A previously unknown species of penis worm navigated what's now the Grand Canyon half a billion years ago—making up part of a fascinating, first-of-its-kind discovery at the iconic US site. By dissolving fist-size rocks discovered along the Colorado River within the canyon, researchers led by the University of Cambridge revealed thousands of tiny fossils representing worms, mollusks, and crustaceans that lived between 507 million and 502 million years ago during the Cambrian Period, along with some of the planktonlike particles they consumed. They're the oldest set of well-preserved animal fossils to be found in the canyon, per the Washington Post, and point to an evolutionary hotbed.
Fossils of nonskeletonized Cambrian animals are extremely hard to come by, making the discovery of soft-bodied creatures especially important. These are "the first soft-bodied, or nonmineralized, Cambrian fossils from an evolutionary 'Goldilocks zone' that would have provided rich resources for the evolution of early animals to accelerate," per a release. "By combining these fossils with traces of their burrowing, walking, and feeding—which are found all over the Grand Canyon—we're able to piece together an entire ancient ecosystem," says paleontologist Giovanni Mussini, lead author of the study published Wednesday in Science Advances.

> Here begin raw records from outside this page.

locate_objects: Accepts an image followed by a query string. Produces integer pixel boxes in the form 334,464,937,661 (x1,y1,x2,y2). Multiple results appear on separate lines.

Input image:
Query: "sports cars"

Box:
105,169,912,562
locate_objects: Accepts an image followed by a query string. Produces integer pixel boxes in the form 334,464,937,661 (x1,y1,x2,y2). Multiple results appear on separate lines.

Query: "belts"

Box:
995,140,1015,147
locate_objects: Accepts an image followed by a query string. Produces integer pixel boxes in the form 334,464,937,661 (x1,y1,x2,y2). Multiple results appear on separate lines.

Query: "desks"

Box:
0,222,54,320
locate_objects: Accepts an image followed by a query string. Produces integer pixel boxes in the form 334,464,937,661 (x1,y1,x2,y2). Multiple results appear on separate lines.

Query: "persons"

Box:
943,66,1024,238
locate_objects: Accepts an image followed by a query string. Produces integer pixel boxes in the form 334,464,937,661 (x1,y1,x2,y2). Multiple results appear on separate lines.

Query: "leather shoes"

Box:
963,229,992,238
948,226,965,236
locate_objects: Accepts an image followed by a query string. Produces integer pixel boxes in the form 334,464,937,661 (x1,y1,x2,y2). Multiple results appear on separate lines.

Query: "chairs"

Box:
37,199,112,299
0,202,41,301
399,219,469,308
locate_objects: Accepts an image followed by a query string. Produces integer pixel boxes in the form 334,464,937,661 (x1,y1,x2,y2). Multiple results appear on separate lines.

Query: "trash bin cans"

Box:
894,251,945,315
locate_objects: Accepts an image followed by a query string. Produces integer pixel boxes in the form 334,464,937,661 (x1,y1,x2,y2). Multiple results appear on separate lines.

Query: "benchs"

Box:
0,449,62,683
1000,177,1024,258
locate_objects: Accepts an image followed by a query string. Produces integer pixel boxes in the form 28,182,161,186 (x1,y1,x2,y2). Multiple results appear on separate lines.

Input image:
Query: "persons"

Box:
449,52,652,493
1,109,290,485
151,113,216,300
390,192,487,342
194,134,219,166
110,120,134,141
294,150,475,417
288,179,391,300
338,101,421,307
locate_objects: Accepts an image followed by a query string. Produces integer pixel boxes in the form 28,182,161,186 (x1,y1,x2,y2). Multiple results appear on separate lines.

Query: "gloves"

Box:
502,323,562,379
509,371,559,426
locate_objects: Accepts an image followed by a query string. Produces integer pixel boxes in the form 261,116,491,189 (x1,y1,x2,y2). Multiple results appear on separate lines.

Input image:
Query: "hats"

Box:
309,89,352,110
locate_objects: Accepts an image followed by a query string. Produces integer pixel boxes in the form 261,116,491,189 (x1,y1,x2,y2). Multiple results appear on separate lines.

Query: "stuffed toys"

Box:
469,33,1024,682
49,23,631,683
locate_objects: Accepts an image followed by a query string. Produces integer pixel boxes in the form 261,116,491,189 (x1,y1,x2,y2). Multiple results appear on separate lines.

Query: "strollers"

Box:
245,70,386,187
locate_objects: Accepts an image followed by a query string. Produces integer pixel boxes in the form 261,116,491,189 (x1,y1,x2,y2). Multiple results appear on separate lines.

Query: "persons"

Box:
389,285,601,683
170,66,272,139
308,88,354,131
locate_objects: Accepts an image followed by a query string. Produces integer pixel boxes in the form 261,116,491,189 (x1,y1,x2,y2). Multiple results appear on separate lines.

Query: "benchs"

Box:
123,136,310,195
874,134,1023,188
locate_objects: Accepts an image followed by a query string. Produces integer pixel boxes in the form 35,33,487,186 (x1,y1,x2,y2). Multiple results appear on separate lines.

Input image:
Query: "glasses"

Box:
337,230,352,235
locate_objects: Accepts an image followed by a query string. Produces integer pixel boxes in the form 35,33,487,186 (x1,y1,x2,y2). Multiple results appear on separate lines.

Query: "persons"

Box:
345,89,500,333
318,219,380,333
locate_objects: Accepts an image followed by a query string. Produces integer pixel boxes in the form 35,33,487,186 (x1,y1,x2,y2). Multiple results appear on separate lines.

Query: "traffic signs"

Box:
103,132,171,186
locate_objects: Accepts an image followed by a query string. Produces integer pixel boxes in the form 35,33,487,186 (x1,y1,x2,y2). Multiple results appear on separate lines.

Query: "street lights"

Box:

This part of the world was located closer to the equator and submerged beneath a warm, shallow, oxygen-rich sea during the Cambrian Period. "Where you have this high availability of resources, evolution was essentially going into overdrive," with animals developing risky adaptations, Mussini tells the Post. The newly discovered species of penis worm, or priapulid, is an example of that. Dubbed Kraytdraco spectatus after the toothy krayt dragon featured in Star Wars, the tiny worm could fold itself inside out, like the finger of a glove, exposing rows of teeth used to sweep up food particles. The team also discovered three other previously unknown species: two mollusks and a shrimplike animal with hairy limbs used to sweep plankton into its mouth, per the Post and New York Times.